Lesson Objectives:- Solve absolute value equation.
- Solve absolute value inequality.
The absolute value of a number is its distance from 0 on a number line.
So for any positive value a, the `abs(x) = a` means that `x = a` or `x = -a`.
Solve `abs(x-1) + 4 = 10`.
So start by subtracting 4 from both sides.
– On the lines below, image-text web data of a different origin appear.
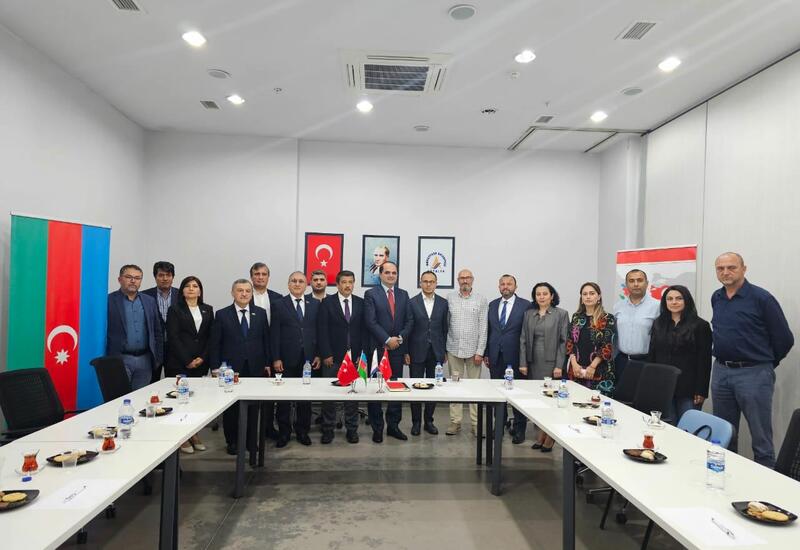 Azərbaycanlı deputatlar Türkiyədə seçkilərə hazırlıqla tanış olublar
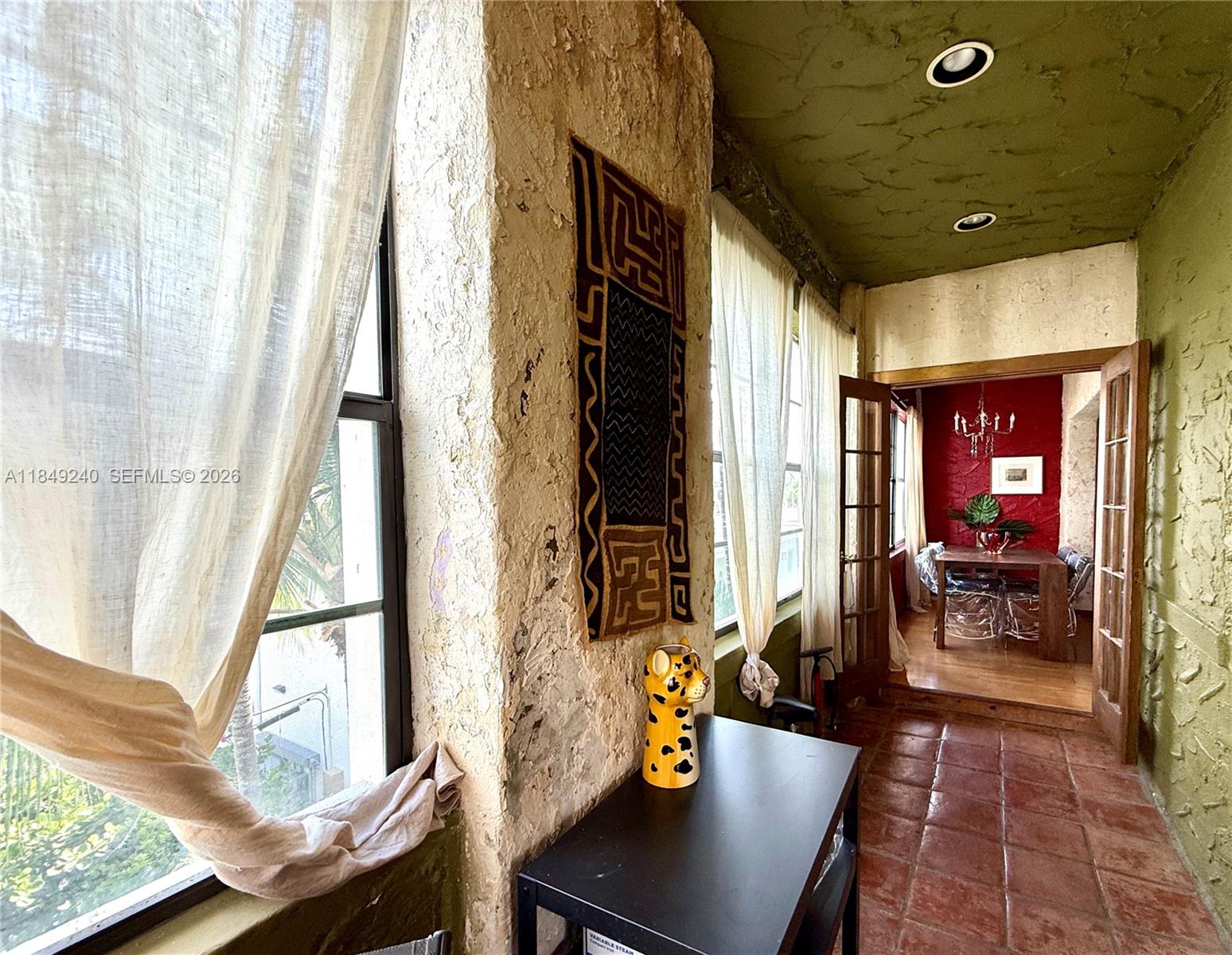 VENETIAN MANOR CONDO - Residential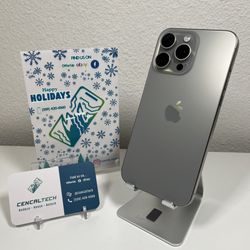 iPhone 15 Pro Max 256gb Unlocked 89% 🔋 Health 8/10 Excellent Condition 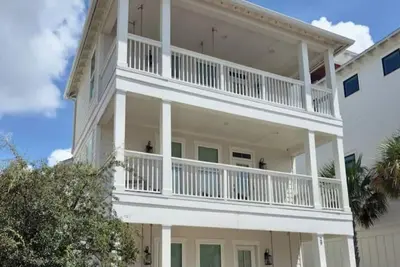 Image de New List 5br/4. 5 Ba close to Rosemary Beach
This gives us `abs(x-1) = 6`.
So `x-1 = 6` or `x-1 = -6`. So if we add 1 to both sides, we have `x = 7` or `x = -5`.
So let's check `x = 7`. `abs(7-1)+4 = 10`. That means `6+4 = 10` or `10 = 10`. So, this is a true statement.
Now let's check `x = -5`. We get `abs(-5-1)+4 = 10`, which is `6+4 = 10` or `10 = 10`. Another true statement.
So the solutions are 7 and -5.
Absolute Value Inequalities.
If `a > 0` and `abs(x) < a`, then `-a < x < a`.
If `a > 0` and `abs(x) > a`, then `x < -a` or `x > a`.
Similarly, if `a > 0` and `abs(x) <= a`, then `-a <= x <= a`.
And if `a > 0` and `abs(x) >= a`, then `x <= -a` or `x >= a`.
Solve and give your solution set in interval notation and then graph the solution set.
`abs(x+12) >= 15`. This means that `x+12 >= 15` or `x+12 <= -15`. So if we subtract 12 from both sides, we get `x >= 3` or if we subtract 12 over here, we get `x <= -27`.
We can graph the solution set by having a closed circle at -27 and a closed circle at 3. And `x <= -27`, so we shade to the left, and `>= +3`, so we shade to the right.
In interval notation, this is `(-oo, -27] cup [3, oo)`.